What are some of the most common business analysis techniques?
Business analysis is essentially the process of finding out what’s going on in a company – be it good or bad – and finding ways to improve.
Even small companies can benefit from some of the techniques, it is often assumed that it is just the corporates or the consultancies that need to analyze themselves. We would suggest that there is real value in taking a look at some of the thinking and making sure that we are not missing a trick or kidding ourselves that we don’t have any areas we can improve.
Sounds simple, but there are many different flavours of business analysis technique and it can be applied from top to bottom. One of the important things before starting is therefore to identify which suits you best and will work best in the situation required.
Top business analysis techniques
1 – SWOT Analysis (strategy definition)
SWOT analysis is a versatile business analysis technique and one that is favoured by many companies for enterprise level action. It’s a relatively simple approach and therefore one that can be rather high level but nonetheless flexibly applied lower down.

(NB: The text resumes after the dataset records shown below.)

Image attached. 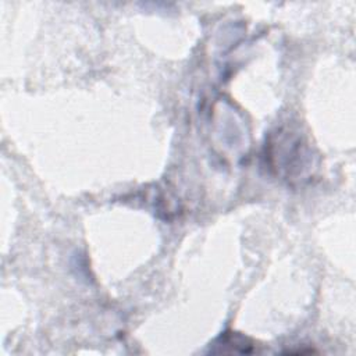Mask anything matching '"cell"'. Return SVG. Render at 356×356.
Instances as JSON below:
<instances>
[{
	"label": "cell",
	"mask_w": 356,
	"mask_h": 356,
	"mask_svg": "<svg viewBox=\"0 0 356 356\" xmlns=\"http://www.w3.org/2000/svg\"><path fill=\"white\" fill-rule=\"evenodd\" d=\"M266 159L270 167L288 181H300L312 170L313 156L309 143L300 132L280 128L266 145Z\"/></svg>",
	"instance_id": "cell-1"
}]
</instances>
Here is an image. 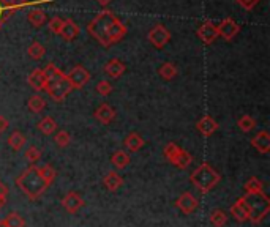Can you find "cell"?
<instances>
[{
    "mask_svg": "<svg viewBox=\"0 0 270 227\" xmlns=\"http://www.w3.org/2000/svg\"><path fill=\"white\" fill-rule=\"evenodd\" d=\"M87 30L103 46H111L117 43L127 33V27L109 11L100 13L89 24Z\"/></svg>",
    "mask_w": 270,
    "mask_h": 227,
    "instance_id": "cell-1",
    "label": "cell"
},
{
    "mask_svg": "<svg viewBox=\"0 0 270 227\" xmlns=\"http://www.w3.org/2000/svg\"><path fill=\"white\" fill-rule=\"evenodd\" d=\"M16 187L23 191L29 199L35 200V199H40L46 193V190L49 188V184L45 181V178L41 177V174L38 172V166L32 164V166H29L23 174L16 178Z\"/></svg>",
    "mask_w": 270,
    "mask_h": 227,
    "instance_id": "cell-2",
    "label": "cell"
},
{
    "mask_svg": "<svg viewBox=\"0 0 270 227\" xmlns=\"http://www.w3.org/2000/svg\"><path fill=\"white\" fill-rule=\"evenodd\" d=\"M191 183L196 187V190H199L201 193H209L212 188H215L220 183L221 177L220 174L210 166V164H201L198 169L193 171L191 177H190Z\"/></svg>",
    "mask_w": 270,
    "mask_h": 227,
    "instance_id": "cell-3",
    "label": "cell"
},
{
    "mask_svg": "<svg viewBox=\"0 0 270 227\" xmlns=\"http://www.w3.org/2000/svg\"><path fill=\"white\" fill-rule=\"evenodd\" d=\"M243 200L248 209V219L253 224L261 222L270 212V199L264 193L258 194H245Z\"/></svg>",
    "mask_w": 270,
    "mask_h": 227,
    "instance_id": "cell-4",
    "label": "cell"
},
{
    "mask_svg": "<svg viewBox=\"0 0 270 227\" xmlns=\"http://www.w3.org/2000/svg\"><path fill=\"white\" fill-rule=\"evenodd\" d=\"M45 90L48 92V95L54 99V101H64L70 92L73 90L71 84L67 79V74L65 73H60L59 76H55L54 79L48 80L46 82V87Z\"/></svg>",
    "mask_w": 270,
    "mask_h": 227,
    "instance_id": "cell-5",
    "label": "cell"
},
{
    "mask_svg": "<svg viewBox=\"0 0 270 227\" xmlns=\"http://www.w3.org/2000/svg\"><path fill=\"white\" fill-rule=\"evenodd\" d=\"M67 79H68V82L71 84L73 90H74V89H76V90H81V89L84 87V86L87 84V82H89L90 73H89L84 67L76 65V67L67 74Z\"/></svg>",
    "mask_w": 270,
    "mask_h": 227,
    "instance_id": "cell-6",
    "label": "cell"
},
{
    "mask_svg": "<svg viewBox=\"0 0 270 227\" xmlns=\"http://www.w3.org/2000/svg\"><path fill=\"white\" fill-rule=\"evenodd\" d=\"M169 39H171V33L166 30L164 26H157L149 32V41L158 49H161L168 45Z\"/></svg>",
    "mask_w": 270,
    "mask_h": 227,
    "instance_id": "cell-7",
    "label": "cell"
},
{
    "mask_svg": "<svg viewBox=\"0 0 270 227\" xmlns=\"http://www.w3.org/2000/svg\"><path fill=\"white\" fill-rule=\"evenodd\" d=\"M176 205H177V209H179L182 213L191 215V213H195V212L198 210L199 202H198V199H196L191 193H183V194L177 199Z\"/></svg>",
    "mask_w": 270,
    "mask_h": 227,
    "instance_id": "cell-8",
    "label": "cell"
},
{
    "mask_svg": "<svg viewBox=\"0 0 270 227\" xmlns=\"http://www.w3.org/2000/svg\"><path fill=\"white\" fill-rule=\"evenodd\" d=\"M217 30H218V36L224 38L226 41H229L239 33L240 26L236 23V20H233L231 17H226V19L221 20L220 26H217Z\"/></svg>",
    "mask_w": 270,
    "mask_h": 227,
    "instance_id": "cell-9",
    "label": "cell"
},
{
    "mask_svg": "<svg viewBox=\"0 0 270 227\" xmlns=\"http://www.w3.org/2000/svg\"><path fill=\"white\" fill-rule=\"evenodd\" d=\"M62 207H64L68 213H78L82 207H84V199H82L78 193L71 191L64 196L62 199Z\"/></svg>",
    "mask_w": 270,
    "mask_h": 227,
    "instance_id": "cell-10",
    "label": "cell"
},
{
    "mask_svg": "<svg viewBox=\"0 0 270 227\" xmlns=\"http://www.w3.org/2000/svg\"><path fill=\"white\" fill-rule=\"evenodd\" d=\"M198 36L204 41L205 45H212L214 41L218 38V30L217 26L212 23H205L198 29Z\"/></svg>",
    "mask_w": 270,
    "mask_h": 227,
    "instance_id": "cell-11",
    "label": "cell"
},
{
    "mask_svg": "<svg viewBox=\"0 0 270 227\" xmlns=\"http://www.w3.org/2000/svg\"><path fill=\"white\" fill-rule=\"evenodd\" d=\"M252 147L256 149L259 153H268L270 152V134L267 131H261L258 133L253 139H252Z\"/></svg>",
    "mask_w": 270,
    "mask_h": 227,
    "instance_id": "cell-12",
    "label": "cell"
},
{
    "mask_svg": "<svg viewBox=\"0 0 270 227\" xmlns=\"http://www.w3.org/2000/svg\"><path fill=\"white\" fill-rule=\"evenodd\" d=\"M95 118L103 123V125H108V123H111L114 118H115V111L112 106L106 105V102H103V105L98 106V109L95 111Z\"/></svg>",
    "mask_w": 270,
    "mask_h": 227,
    "instance_id": "cell-13",
    "label": "cell"
},
{
    "mask_svg": "<svg viewBox=\"0 0 270 227\" xmlns=\"http://www.w3.org/2000/svg\"><path fill=\"white\" fill-rule=\"evenodd\" d=\"M196 128H198V131H199L202 136H212V134L218 130V123H217L212 117L205 115V117H202V118L196 123Z\"/></svg>",
    "mask_w": 270,
    "mask_h": 227,
    "instance_id": "cell-14",
    "label": "cell"
},
{
    "mask_svg": "<svg viewBox=\"0 0 270 227\" xmlns=\"http://www.w3.org/2000/svg\"><path fill=\"white\" fill-rule=\"evenodd\" d=\"M27 82H29V86L35 90V92H41V90H45L46 87V77L43 74V70H33L29 77H27Z\"/></svg>",
    "mask_w": 270,
    "mask_h": 227,
    "instance_id": "cell-15",
    "label": "cell"
},
{
    "mask_svg": "<svg viewBox=\"0 0 270 227\" xmlns=\"http://www.w3.org/2000/svg\"><path fill=\"white\" fill-rule=\"evenodd\" d=\"M59 35H60L62 38H64L65 41H73V39H76L78 35H79V27L76 26L74 20L67 19V20H64V26H62Z\"/></svg>",
    "mask_w": 270,
    "mask_h": 227,
    "instance_id": "cell-16",
    "label": "cell"
},
{
    "mask_svg": "<svg viewBox=\"0 0 270 227\" xmlns=\"http://www.w3.org/2000/svg\"><path fill=\"white\" fill-rule=\"evenodd\" d=\"M125 70H127L125 64H123V61H120L119 58H112V60H109L108 64L105 65V73L108 76H111L112 79L120 77L123 73H125Z\"/></svg>",
    "mask_w": 270,
    "mask_h": 227,
    "instance_id": "cell-17",
    "label": "cell"
},
{
    "mask_svg": "<svg viewBox=\"0 0 270 227\" xmlns=\"http://www.w3.org/2000/svg\"><path fill=\"white\" fill-rule=\"evenodd\" d=\"M231 215L239 221V222H245L248 221V209H246V203L243 200V197L237 199L234 202V205H231Z\"/></svg>",
    "mask_w": 270,
    "mask_h": 227,
    "instance_id": "cell-18",
    "label": "cell"
},
{
    "mask_svg": "<svg viewBox=\"0 0 270 227\" xmlns=\"http://www.w3.org/2000/svg\"><path fill=\"white\" fill-rule=\"evenodd\" d=\"M169 162L174 164V166L179 168V169H186L191 164V155L183 149H179L177 153L172 156V159Z\"/></svg>",
    "mask_w": 270,
    "mask_h": 227,
    "instance_id": "cell-19",
    "label": "cell"
},
{
    "mask_svg": "<svg viewBox=\"0 0 270 227\" xmlns=\"http://www.w3.org/2000/svg\"><path fill=\"white\" fill-rule=\"evenodd\" d=\"M103 183H105V187L111 191V193H114V191H117L122 184H123V178L119 175V172H115V171H111V172H108L106 175H105V178H103Z\"/></svg>",
    "mask_w": 270,
    "mask_h": 227,
    "instance_id": "cell-20",
    "label": "cell"
},
{
    "mask_svg": "<svg viewBox=\"0 0 270 227\" xmlns=\"http://www.w3.org/2000/svg\"><path fill=\"white\" fill-rule=\"evenodd\" d=\"M123 143H125V149L128 152H138L144 147V139L138 133H131L127 136L125 140H123Z\"/></svg>",
    "mask_w": 270,
    "mask_h": 227,
    "instance_id": "cell-21",
    "label": "cell"
},
{
    "mask_svg": "<svg viewBox=\"0 0 270 227\" xmlns=\"http://www.w3.org/2000/svg\"><path fill=\"white\" fill-rule=\"evenodd\" d=\"M26 142H27V139H26V136L21 133V131H13L10 134V137H8V146L14 152H21V150H23L24 146H26Z\"/></svg>",
    "mask_w": 270,
    "mask_h": 227,
    "instance_id": "cell-22",
    "label": "cell"
},
{
    "mask_svg": "<svg viewBox=\"0 0 270 227\" xmlns=\"http://www.w3.org/2000/svg\"><path fill=\"white\" fill-rule=\"evenodd\" d=\"M111 162H112V166L115 169L122 171V169H125L130 164V155L127 152H123V150H119V152H115L111 156Z\"/></svg>",
    "mask_w": 270,
    "mask_h": 227,
    "instance_id": "cell-23",
    "label": "cell"
},
{
    "mask_svg": "<svg viewBox=\"0 0 270 227\" xmlns=\"http://www.w3.org/2000/svg\"><path fill=\"white\" fill-rule=\"evenodd\" d=\"M27 19H29V23L33 26V27H41V26H45L46 24V13H43L41 10H30V13L27 14Z\"/></svg>",
    "mask_w": 270,
    "mask_h": 227,
    "instance_id": "cell-24",
    "label": "cell"
},
{
    "mask_svg": "<svg viewBox=\"0 0 270 227\" xmlns=\"http://www.w3.org/2000/svg\"><path fill=\"white\" fill-rule=\"evenodd\" d=\"M27 108L33 112V114H40V112H43V109L46 108V101L43 96H40V95H33L29 98L27 101Z\"/></svg>",
    "mask_w": 270,
    "mask_h": 227,
    "instance_id": "cell-25",
    "label": "cell"
},
{
    "mask_svg": "<svg viewBox=\"0 0 270 227\" xmlns=\"http://www.w3.org/2000/svg\"><path fill=\"white\" fill-rule=\"evenodd\" d=\"M38 130L43 133V134H46V136H51L55 130H57V123H55V120L54 118H51V117H45L43 120H40L38 121Z\"/></svg>",
    "mask_w": 270,
    "mask_h": 227,
    "instance_id": "cell-26",
    "label": "cell"
},
{
    "mask_svg": "<svg viewBox=\"0 0 270 227\" xmlns=\"http://www.w3.org/2000/svg\"><path fill=\"white\" fill-rule=\"evenodd\" d=\"M245 193L246 194H258V193H264V184L259 178L256 177H252L245 183Z\"/></svg>",
    "mask_w": 270,
    "mask_h": 227,
    "instance_id": "cell-27",
    "label": "cell"
},
{
    "mask_svg": "<svg viewBox=\"0 0 270 227\" xmlns=\"http://www.w3.org/2000/svg\"><path fill=\"white\" fill-rule=\"evenodd\" d=\"M158 74L164 79V80H171L177 76V67L174 64H171V61H166V64H163L158 70Z\"/></svg>",
    "mask_w": 270,
    "mask_h": 227,
    "instance_id": "cell-28",
    "label": "cell"
},
{
    "mask_svg": "<svg viewBox=\"0 0 270 227\" xmlns=\"http://www.w3.org/2000/svg\"><path fill=\"white\" fill-rule=\"evenodd\" d=\"M38 172L41 174V177L45 178V181L49 184H52V181L55 180V177H57V172H55V169L51 166V164H45V166H38Z\"/></svg>",
    "mask_w": 270,
    "mask_h": 227,
    "instance_id": "cell-29",
    "label": "cell"
},
{
    "mask_svg": "<svg viewBox=\"0 0 270 227\" xmlns=\"http://www.w3.org/2000/svg\"><path fill=\"white\" fill-rule=\"evenodd\" d=\"M237 125H239L240 131H243V133H250V131L255 130V127H256V120H255L252 115H243V117L239 118Z\"/></svg>",
    "mask_w": 270,
    "mask_h": 227,
    "instance_id": "cell-30",
    "label": "cell"
},
{
    "mask_svg": "<svg viewBox=\"0 0 270 227\" xmlns=\"http://www.w3.org/2000/svg\"><path fill=\"white\" fill-rule=\"evenodd\" d=\"M210 222L214 227H224L226 222H227V215L223 212V210H214L210 213Z\"/></svg>",
    "mask_w": 270,
    "mask_h": 227,
    "instance_id": "cell-31",
    "label": "cell"
},
{
    "mask_svg": "<svg viewBox=\"0 0 270 227\" xmlns=\"http://www.w3.org/2000/svg\"><path fill=\"white\" fill-rule=\"evenodd\" d=\"M27 54H29V57L33 58V60H40L41 57H43V55L46 54V49H45L43 45H40L38 41H35V43H32V45L29 46Z\"/></svg>",
    "mask_w": 270,
    "mask_h": 227,
    "instance_id": "cell-32",
    "label": "cell"
},
{
    "mask_svg": "<svg viewBox=\"0 0 270 227\" xmlns=\"http://www.w3.org/2000/svg\"><path fill=\"white\" fill-rule=\"evenodd\" d=\"M4 221H5V224H7L8 227H24V225H26L24 218L21 216V215H17V213H14V212L8 213V216H7Z\"/></svg>",
    "mask_w": 270,
    "mask_h": 227,
    "instance_id": "cell-33",
    "label": "cell"
},
{
    "mask_svg": "<svg viewBox=\"0 0 270 227\" xmlns=\"http://www.w3.org/2000/svg\"><path fill=\"white\" fill-rule=\"evenodd\" d=\"M54 142L57 143V146H59L60 149H65V147L70 146L71 136H70L68 131H59V133L55 134V137H54Z\"/></svg>",
    "mask_w": 270,
    "mask_h": 227,
    "instance_id": "cell-34",
    "label": "cell"
},
{
    "mask_svg": "<svg viewBox=\"0 0 270 227\" xmlns=\"http://www.w3.org/2000/svg\"><path fill=\"white\" fill-rule=\"evenodd\" d=\"M24 156H26V159L30 162V166H32V164H35V162H36V161L41 158V152H40V149H38V147H35V146H30V147L26 150Z\"/></svg>",
    "mask_w": 270,
    "mask_h": 227,
    "instance_id": "cell-35",
    "label": "cell"
},
{
    "mask_svg": "<svg viewBox=\"0 0 270 227\" xmlns=\"http://www.w3.org/2000/svg\"><path fill=\"white\" fill-rule=\"evenodd\" d=\"M97 92L101 95V96H108L112 93V86H111V82L108 80H100L98 84H97Z\"/></svg>",
    "mask_w": 270,
    "mask_h": 227,
    "instance_id": "cell-36",
    "label": "cell"
},
{
    "mask_svg": "<svg viewBox=\"0 0 270 227\" xmlns=\"http://www.w3.org/2000/svg\"><path fill=\"white\" fill-rule=\"evenodd\" d=\"M62 26H64V19L59 17V16H55V17H52V19L49 20V29H51L52 33H57V35H59Z\"/></svg>",
    "mask_w": 270,
    "mask_h": 227,
    "instance_id": "cell-37",
    "label": "cell"
},
{
    "mask_svg": "<svg viewBox=\"0 0 270 227\" xmlns=\"http://www.w3.org/2000/svg\"><path fill=\"white\" fill-rule=\"evenodd\" d=\"M179 149H180V147H177L174 142H169L168 146L164 147V158L168 159V161H171V159H172V156L177 153V150H179Z\"/></svg>",
    "mask_w": 270,
    "mask_h": 227,
    "instance_id": "cell-38",
    "label": "cell"
},
{
    "mask_svg": "<svg viewBox=\"0 0 270 227\" xmlns=\"http://www.w3.org/2000/svg\"><path fill=\"white\" fill-rule=\"evenodd\" d=\"M7 196H8V188L5 187V184L0 181V210H2L5 207L7 203Z\"/></svg>",
    "mask_w": 270,
    "mask_h": 227,
    "instance_id": "cell-39",
    "label": "cell"
},
{
    "mask_svg": "<svg viewBox=\"0 0 270 227\" xmlns=\"http://www.w3.org/2000/svg\"><path fill=\"white\" fill-rule=\"evenodd\" d=\"M259 2H261V0H237V4L240 7H243L245 10H253Z\"/></svg>",
    "mask_w": 270,
    "mask_h": 227,
    "instance_id": "cell-40",
    "label": "cell"
},
{
    "mask_svg": "<svg viewBox=\"0 0 270 227\" xmlns=\"http://www.w3.org/2000/svg\"><path fill=\"white\" fill-rule=\"evenodd\" d=\"M8 127H10V121H8V118H7V117H4V115H0V134L5 133V131L8 130Z\"/></svg>",
    "mask_w": 270,
    "mask_h": 227,
    "instance_id": "cell-41",
    "label": "cell"
},
{
    "mask_svg": "<svg viewBox=\"0 0 270 227\" xmlns=\"http://www.w3.org/2000/svg\"><path fill=\"white\" fill-rule=\"evenodd\" d=\"M27 5V0H11V7L16 8V7H26Z\"/></svg>",
    "mask_w": 270,
    "mask_h": 227,
    "instance_id": "cell-42",
    "label": "cell"
},
{
    "mask_svg": "<svg viewBox=\"0 0 270 227\" xmlns=\"http://www.w3.org/2000/svg\"><path fill=\"white\" fill-rule=\"evenodd\" d=\"M98 4H100L101 7H106L108 4H111V0H98Z\"/></svg>",
    "mask_w": 270,
    "mask_h": 227,
    "instance_id": "cell-43",
    "label": "cell"
},
{
    "mask_svg": "<svg viewBox=\"0 0 270 227\" xmlns=\"http://www.w3.org/2000/svg\"><path fill=\"white\" fill-rule=\"evenodd\" d=\"M0 227H8V225L5 224V221H4V219H0Z\"/></svg>",
    "mask_w": 270,
    "mask_h": 227,
    "instance_id": "cell-44",
    "label": "cell"
}]
</instances>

The idea is to focus activity on where strengths and opportunities lie and avoid areas of weakness or threat. It can be seen as a quadrant with the aim to target activity in the quarter where strengths and opportunities sit. SWOT analysis is usually applied in defining organisational strategy. Ansoff’s matrix is another useful approach for strategy.
2 – PESTLE Analysis (external environment assessment)
This is used to determine the external environment in which an organisation operates. A variant is Porter’s Five Forces analysis. Both describe the situation in which the organisation exists rather than trying to define the organisation itself, but it can be very useful for guiding business and/or process improvement.
3 – MOST Analysis (internal capability)
A favourite for assessing internal capabilities, MOST analysis involves defining the four elements to ensure your activities are properly aligned to meet your business goals.
4 – SIPOC (process improvement)
This gets more into the nitty gritty of business processes. Forget supply chain – supplies and customers are merely the terms used for actors involved. For example, the IT department could be the supplier and the customer is your staff member. Suppliers and customers can be external or internal, inputs and outputs can be information, actions, raw materials, finished products and so on.
Based on Lean and Six Sigma principles, the idea is to break down individual processes into their component parts and see how they can be improved.
5 – 5 Whys (problem solving)
This is a simple interrogative technique used to quickly get to the bottom of a problem by exploring the cause and effect. The idea is simple – just keep asking questions until you find out why something – a particular function in the business, for example – is not performing, or is performing much better than others. It can be a useful method in order to avoid assumptions and work objectively to find how to do things better.